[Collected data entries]
────────────────────

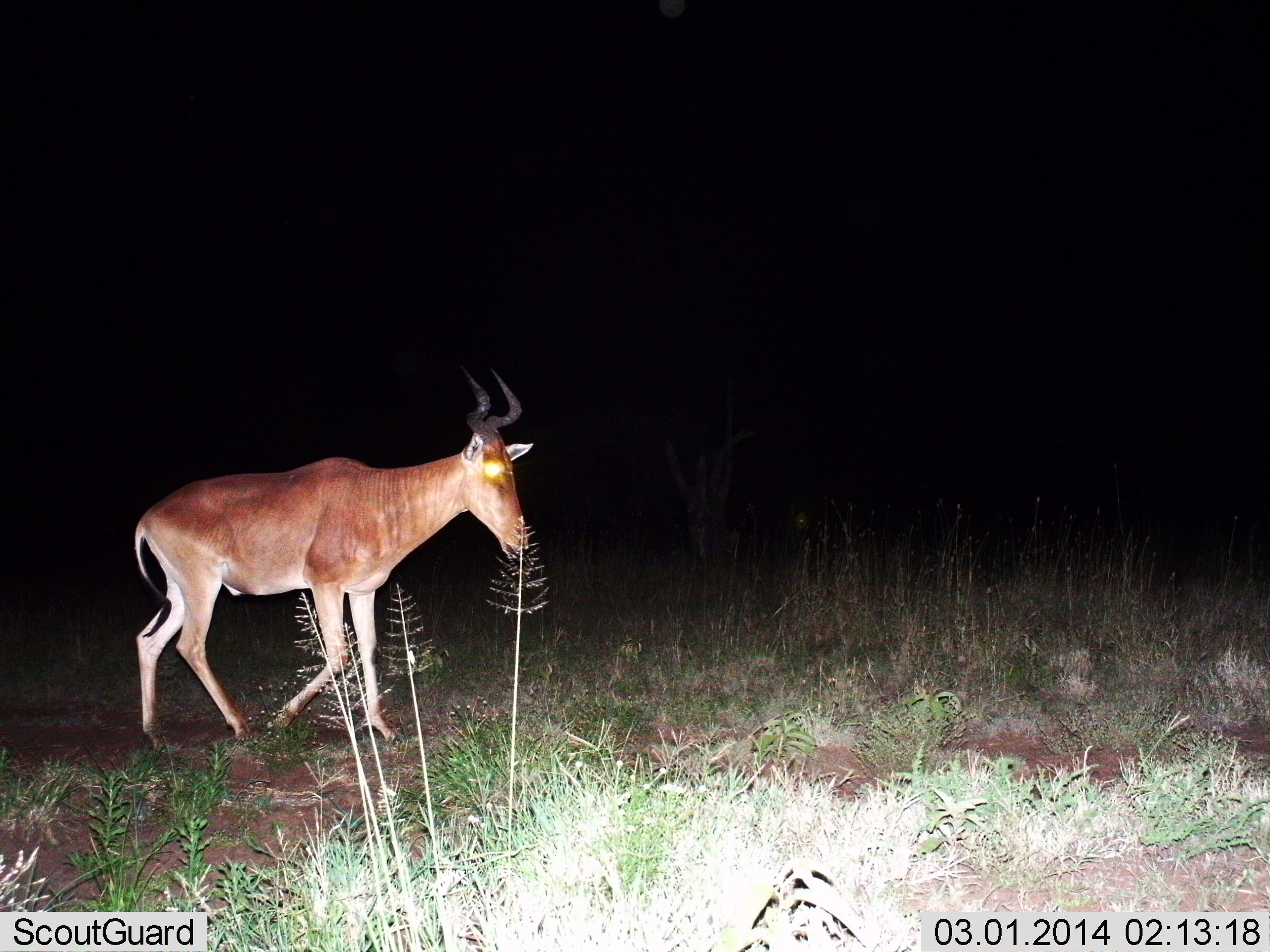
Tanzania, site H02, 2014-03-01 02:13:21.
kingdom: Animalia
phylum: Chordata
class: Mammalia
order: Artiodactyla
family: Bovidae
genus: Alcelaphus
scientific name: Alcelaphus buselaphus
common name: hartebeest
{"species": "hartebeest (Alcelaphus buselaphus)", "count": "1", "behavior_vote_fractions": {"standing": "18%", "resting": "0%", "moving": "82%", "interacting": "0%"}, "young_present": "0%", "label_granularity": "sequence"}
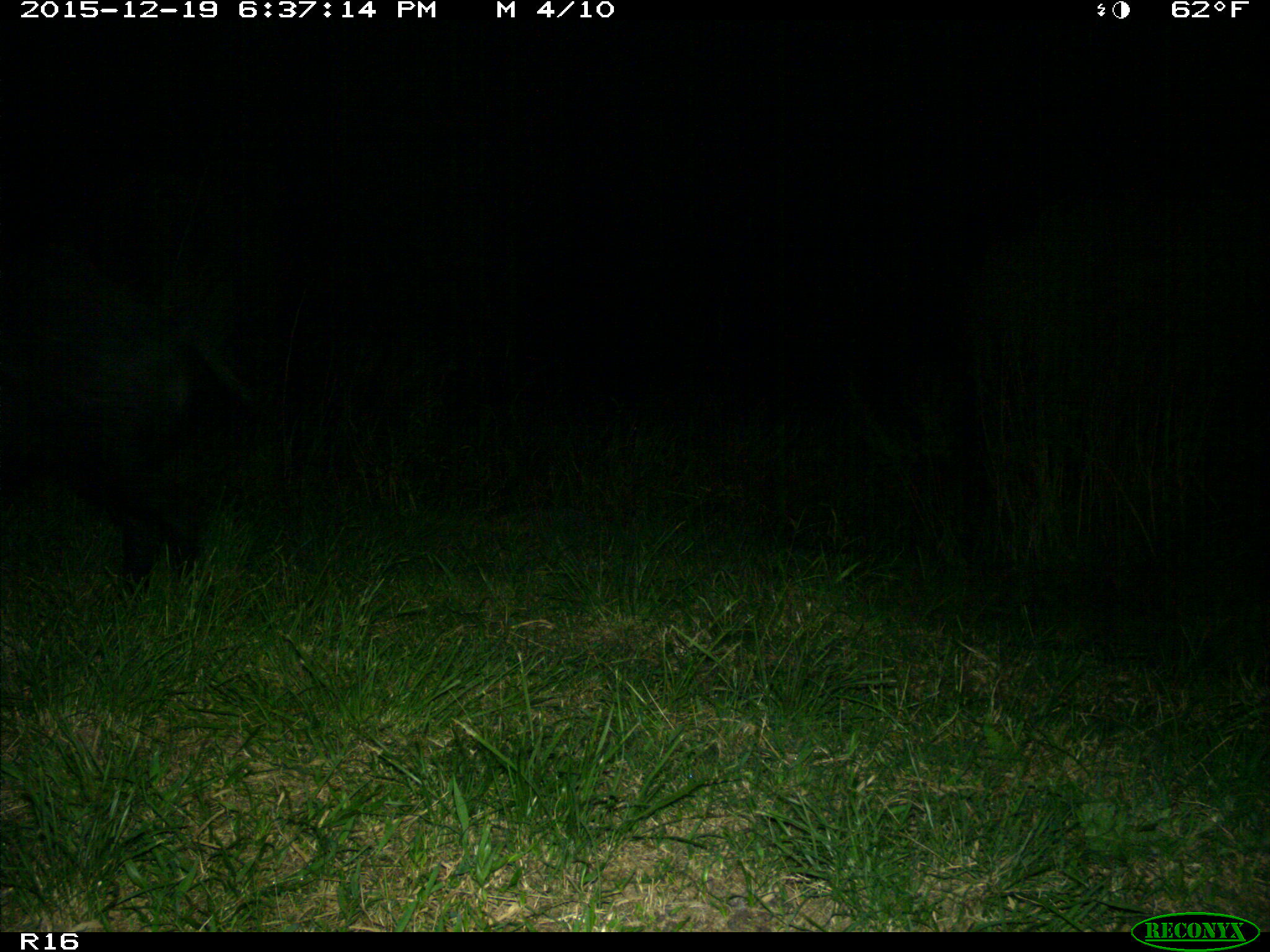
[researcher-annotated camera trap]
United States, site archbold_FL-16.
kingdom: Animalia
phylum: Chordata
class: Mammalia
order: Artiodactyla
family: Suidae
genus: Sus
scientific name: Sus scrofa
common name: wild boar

────────────────────

§ **Assignment**
In the records above, find the line containing "genus: Alcelaphus", then write out exactly that line and every later one through the last, omitting pictures.

§ **Your response**
genus: Alcelaphus
scientific name: Alcelaphus buselaphus
common name: hartebeest
{"species": "hartebeest (Alcelaphus buselaphus)", "count": "1", "behavior_vote_fractions": {"standing": "18%", "resting": "0%", "moving": "82%", "interacting": "0%"}, "young_present": "0%", "label_granularity": "sequence"}
[researcher-annotated camera trap]
United States, site archbold_FL-16.
kingdom: Animalia
phylum: Chordata
class: Mammalia
order: Artiodactyla
family: Suidae
genus: Sus
scientific name: Sus scrofa
common name: wild boar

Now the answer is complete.